**To be done:**
**A)** In the William Talman tribute, what year were Simon Oakland and William Talman both born?
**B)** Transcribe the passage of the William Talman tribute that opens with the words containing "I find it strange, even" and closes with "the seasons passed.".
**C)** Write the next part of the William Talman tribute, continuing from its final sentence.

**Source text:**

Tuesday, August 30, 2011

In Memoriam: William Talman

I find it strange, even a bit eerie, that the two character actors I admire most right now (Simon Oakland and William Talman) were born the same year (1915) and then died a day apart from each other (albeit fifteen years made a gap in between).

I was going to write about The Sun-Bather’s Diary, one of the most fascinating episodes of season 1, but I’ll be setting that aside for a day or two. Today I want to take a moment to honor William Talman and his incomparable portrayal of Hamilton Burger, Perry’s eternal rival who seemed to grow friendlier as the seasons passed.

It’s interesting, how William took a character who had been despised and always written in a negative context by Erle Stanley Gardner and made him so human, so likable. (Even, dare I say, lovable?) Of course, the series’ writers played their part in fleshing out Mr. Burger as well, but William’s interpretation was one of a kind. His wide range of classic expressions, that distinctive voice, and his entire approach to the character’s attitude combined to create a very three-dimensional person—worlds apart from the more one-dimensional, stereotypically bitter antagonist that Gardner invented. Certainly Gardner must be credited for bringing the character to life in the first place, as without his version there likely would not have been a role for William to play in the iconic TV series (and something would have been grossly lacking). But it isn’t hard to believe William’s claim that he knew more about Mr. Burger than Gardner did.

**Given records:**

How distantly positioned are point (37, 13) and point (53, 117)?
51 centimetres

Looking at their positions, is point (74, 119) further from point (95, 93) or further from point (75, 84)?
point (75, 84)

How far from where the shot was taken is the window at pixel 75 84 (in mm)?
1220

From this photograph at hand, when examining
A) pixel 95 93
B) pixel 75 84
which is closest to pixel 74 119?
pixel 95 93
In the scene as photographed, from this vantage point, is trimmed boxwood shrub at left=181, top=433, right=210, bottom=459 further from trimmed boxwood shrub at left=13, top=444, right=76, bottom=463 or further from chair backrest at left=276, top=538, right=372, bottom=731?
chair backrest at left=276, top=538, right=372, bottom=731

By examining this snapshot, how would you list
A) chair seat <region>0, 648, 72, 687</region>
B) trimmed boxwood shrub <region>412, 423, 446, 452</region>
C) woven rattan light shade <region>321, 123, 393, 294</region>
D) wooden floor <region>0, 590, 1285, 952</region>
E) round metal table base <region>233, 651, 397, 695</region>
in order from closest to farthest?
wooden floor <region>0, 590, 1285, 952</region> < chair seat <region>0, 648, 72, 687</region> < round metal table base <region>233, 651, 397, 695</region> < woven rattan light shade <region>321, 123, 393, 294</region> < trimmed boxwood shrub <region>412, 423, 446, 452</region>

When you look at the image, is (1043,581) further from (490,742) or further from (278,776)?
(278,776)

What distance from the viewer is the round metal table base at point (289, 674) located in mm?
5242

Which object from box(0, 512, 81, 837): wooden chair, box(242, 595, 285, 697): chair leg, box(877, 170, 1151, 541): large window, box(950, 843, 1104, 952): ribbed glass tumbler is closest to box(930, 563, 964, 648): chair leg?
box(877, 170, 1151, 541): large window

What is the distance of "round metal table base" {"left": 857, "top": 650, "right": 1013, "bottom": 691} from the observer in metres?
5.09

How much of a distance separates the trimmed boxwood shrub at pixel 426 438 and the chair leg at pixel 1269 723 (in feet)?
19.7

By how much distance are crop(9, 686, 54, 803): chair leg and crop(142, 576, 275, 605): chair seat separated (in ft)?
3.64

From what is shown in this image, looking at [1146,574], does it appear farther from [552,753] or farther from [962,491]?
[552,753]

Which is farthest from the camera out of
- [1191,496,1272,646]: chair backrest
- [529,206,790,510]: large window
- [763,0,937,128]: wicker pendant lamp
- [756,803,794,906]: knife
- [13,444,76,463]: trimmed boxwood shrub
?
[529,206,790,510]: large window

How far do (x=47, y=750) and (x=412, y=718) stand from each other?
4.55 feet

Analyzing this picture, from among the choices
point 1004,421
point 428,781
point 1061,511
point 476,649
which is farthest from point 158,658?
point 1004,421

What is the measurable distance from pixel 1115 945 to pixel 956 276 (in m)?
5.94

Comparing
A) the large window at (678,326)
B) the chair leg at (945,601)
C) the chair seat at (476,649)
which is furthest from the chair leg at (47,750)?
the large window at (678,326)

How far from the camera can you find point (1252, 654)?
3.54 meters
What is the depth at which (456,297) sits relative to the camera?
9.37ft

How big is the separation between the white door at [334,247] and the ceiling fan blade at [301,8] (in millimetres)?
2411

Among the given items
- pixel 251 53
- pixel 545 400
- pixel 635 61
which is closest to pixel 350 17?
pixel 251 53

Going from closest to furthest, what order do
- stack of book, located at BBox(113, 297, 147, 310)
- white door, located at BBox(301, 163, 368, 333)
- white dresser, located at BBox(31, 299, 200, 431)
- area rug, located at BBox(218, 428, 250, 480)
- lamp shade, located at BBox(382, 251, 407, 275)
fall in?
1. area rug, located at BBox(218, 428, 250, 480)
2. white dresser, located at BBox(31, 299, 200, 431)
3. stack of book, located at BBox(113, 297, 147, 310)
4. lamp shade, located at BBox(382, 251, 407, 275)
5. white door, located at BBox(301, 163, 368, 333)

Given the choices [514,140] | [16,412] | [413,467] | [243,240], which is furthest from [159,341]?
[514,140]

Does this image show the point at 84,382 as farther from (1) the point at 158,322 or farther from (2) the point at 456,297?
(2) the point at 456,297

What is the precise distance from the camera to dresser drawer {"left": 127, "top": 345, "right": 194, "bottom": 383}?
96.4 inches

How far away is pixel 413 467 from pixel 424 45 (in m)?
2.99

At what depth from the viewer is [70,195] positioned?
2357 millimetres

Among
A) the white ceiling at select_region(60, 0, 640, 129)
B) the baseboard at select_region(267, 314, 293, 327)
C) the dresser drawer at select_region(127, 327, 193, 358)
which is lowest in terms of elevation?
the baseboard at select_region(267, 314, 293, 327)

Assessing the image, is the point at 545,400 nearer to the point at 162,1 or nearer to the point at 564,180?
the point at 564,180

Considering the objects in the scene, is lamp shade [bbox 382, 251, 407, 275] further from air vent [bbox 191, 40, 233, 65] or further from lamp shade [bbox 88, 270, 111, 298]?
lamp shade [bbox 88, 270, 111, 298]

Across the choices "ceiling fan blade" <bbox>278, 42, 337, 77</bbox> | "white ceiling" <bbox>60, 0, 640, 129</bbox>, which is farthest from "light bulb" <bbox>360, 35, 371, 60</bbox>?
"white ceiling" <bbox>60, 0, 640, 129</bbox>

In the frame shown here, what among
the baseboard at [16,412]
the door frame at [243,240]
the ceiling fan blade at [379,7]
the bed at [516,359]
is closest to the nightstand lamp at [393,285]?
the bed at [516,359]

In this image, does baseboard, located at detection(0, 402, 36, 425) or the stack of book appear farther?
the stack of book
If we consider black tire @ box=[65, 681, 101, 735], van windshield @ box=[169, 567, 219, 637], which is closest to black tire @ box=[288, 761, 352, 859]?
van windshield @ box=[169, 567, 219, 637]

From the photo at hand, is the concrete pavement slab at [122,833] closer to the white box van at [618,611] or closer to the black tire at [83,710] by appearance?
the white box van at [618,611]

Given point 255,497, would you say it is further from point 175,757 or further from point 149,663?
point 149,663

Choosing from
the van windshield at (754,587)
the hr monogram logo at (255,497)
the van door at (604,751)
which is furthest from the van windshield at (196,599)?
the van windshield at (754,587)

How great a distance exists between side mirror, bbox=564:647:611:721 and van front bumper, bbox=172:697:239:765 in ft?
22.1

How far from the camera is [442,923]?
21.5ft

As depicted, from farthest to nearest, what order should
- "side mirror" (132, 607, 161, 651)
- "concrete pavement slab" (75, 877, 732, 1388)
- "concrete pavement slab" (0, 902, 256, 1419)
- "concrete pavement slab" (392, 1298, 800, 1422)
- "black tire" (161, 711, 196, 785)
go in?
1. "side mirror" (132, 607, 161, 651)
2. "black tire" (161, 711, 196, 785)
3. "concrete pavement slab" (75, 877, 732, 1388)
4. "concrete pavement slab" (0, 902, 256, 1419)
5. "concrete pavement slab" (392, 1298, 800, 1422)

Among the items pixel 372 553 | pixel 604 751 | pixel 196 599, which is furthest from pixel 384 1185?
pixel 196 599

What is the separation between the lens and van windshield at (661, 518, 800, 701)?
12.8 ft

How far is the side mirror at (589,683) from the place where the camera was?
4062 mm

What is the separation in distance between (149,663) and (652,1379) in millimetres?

**Exercise results:**
**A)** 1915

**B)**
I find it strange, even a bit eerie, that the two character actors I admire most right now (Simon Oakland and William Talman) were born the same year (1915) and then died a day apart from each other (albeit fifteen years made a gap in between).

I was going to write about The Sun-Bather’s Diary, one of the most fascinating episodes of season 1, but I’ll be setting that aside for a day or two. Today I want to take a moment to honor William Talman and his incomparable portrayal of Hamilton Burger, Perry’s eternal rival who seemed to grow friendlier as the seasons passed.

**C)**
William always was talented at presenting realistic, multi-faceted characters. I have only seen two of his films (both excellent and enjoyable ventures), but I have watched every television guest-spot I have been able to locate. He has portrayed both good guys and bad guys (and characters with many shades of gray) flawlessly. Among my favorites of his roles are from Have Gun-Will Travel (as a friendly fellow at a campsite, determined to protect a boy he believes is innocent of eleven gruesome murders, in The Shooting of Jessie May), Gunsmoke (as a released convict attempting to go straight while his old gang won’t leave him alone, in Legends Don’t Sleep), and The Wild Wild West (as a sheriff trapped in a haunted house with Jim West and Artemus Gordon, in The Night of the Man-Eating House). Perhaps in the future, I will deviate now and then from strictly Perry-related entries to speak of some of these characters in greater detail (as well as characters played by the other Perry actors).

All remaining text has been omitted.